Vancouver is the latest target for the big multinationals looking to expand their control over global water resources. The water filtration plant for the Seymour water basin where there are significant turbidity problems is in need of major renewal. The Greater Vancouver Regional District (GVRD) has issued a Request for Proposal to design, build and operate a new water filtration plant for the Seymour water basin. What is alarming for water watchers is that this is the first time the big multinationals have been involved in water projects in the province. The $120 million project has attracted Thames Water, Azurix and U.S. Filter some of the biggest and most notorious water companies whose records around the world include skyrocketing water prices. This project would allow the private sector to establish an important presence in the province. While the GVRD employees affected are not CUPE members, the Division is working with them to start to build opposition to this proposal.

CUPE has been very successful to date at the local level in stopping water privatization in many communities across the country since we made water a priority issue in our anti-privatization campaign. And we must continue our efforts. The big multinationals are hungry for inroads into the Canadian water markets and the quality of water under public control will continue to be a major public policy issue for Canadians. In order to move forward, we are proposing to hold a meeting of water workers from locals across the country in the New Year to develop a CUPE plan to improve water quality. This meeting will include a lobby of MPs and government officials on all water issues ranging from quality, public ownership and control, to the needs for infrastructure funding.

• Problems to work on:
A) Name every water company that the water privatization text says was attracted by the Seymour project.
B) From the water privatization text, set down word for word the stretch from "CUPE has been" through "for infrastructure funding.".
The entries after this point play no part in this work.

• Data provided:

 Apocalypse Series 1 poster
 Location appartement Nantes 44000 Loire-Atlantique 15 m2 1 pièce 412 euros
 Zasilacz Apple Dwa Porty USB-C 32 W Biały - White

--

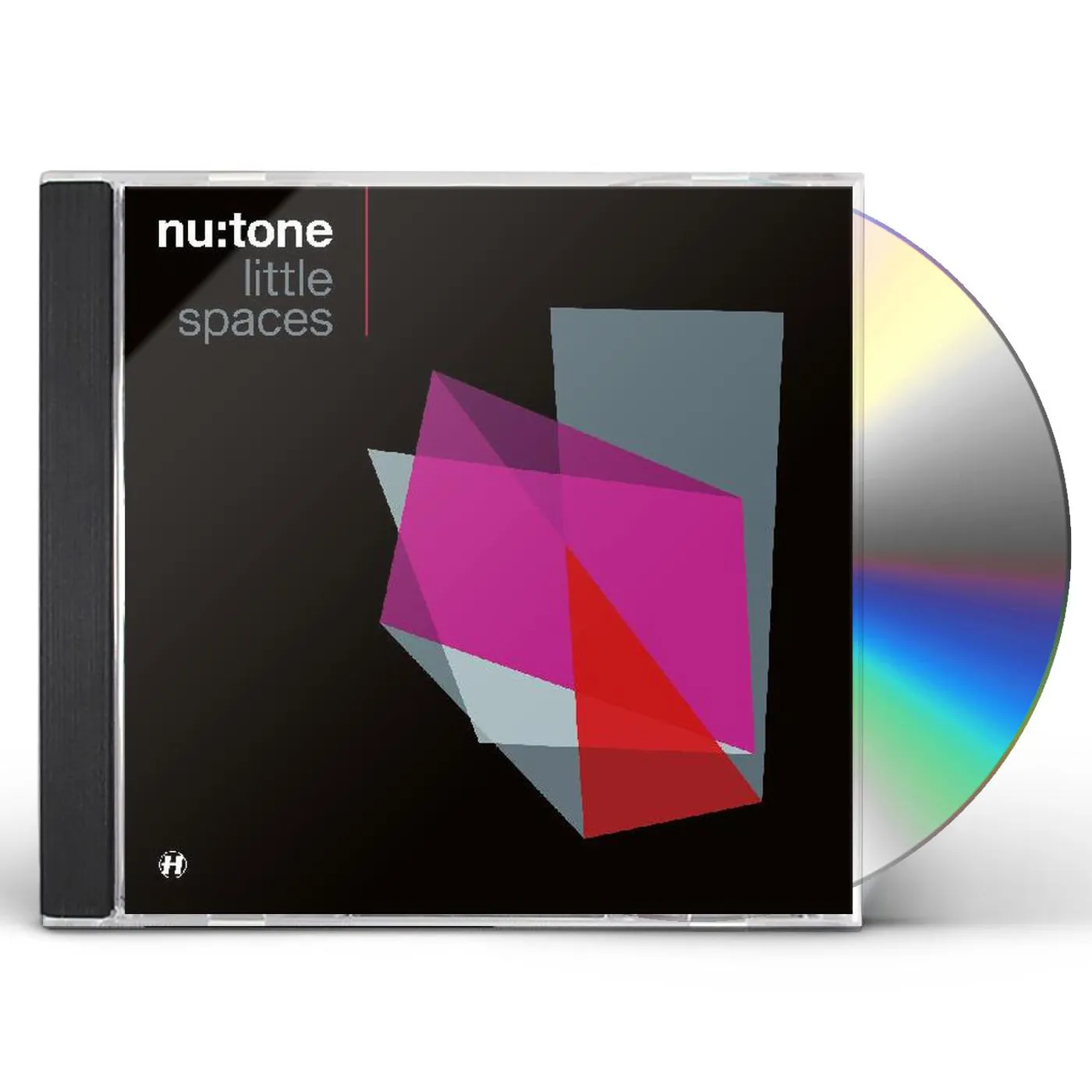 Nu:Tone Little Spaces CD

• Answers below:
A) Thames Water, Azurix, U.S. Filter

B)
CUPE has been very successful to date at the local level in stopping water privatization in many communities across the country since we made water a priority issue in our anti-privatization campaign. And we must continue our efforts. The big multinationals are hungry for inroads into the Canadian water markets and the quality of water under public control will continue to be a major public policy issue for Canadians. In order to move forward, we are proposing to hold a meeting of water workers from locals across the country in the New Year to develop a CUPE plan to improve water quality. This meeting will include a lobby of MPs and government officials on all water issues ranging from quality, public ownership and control, to the needs for infrastructure funding.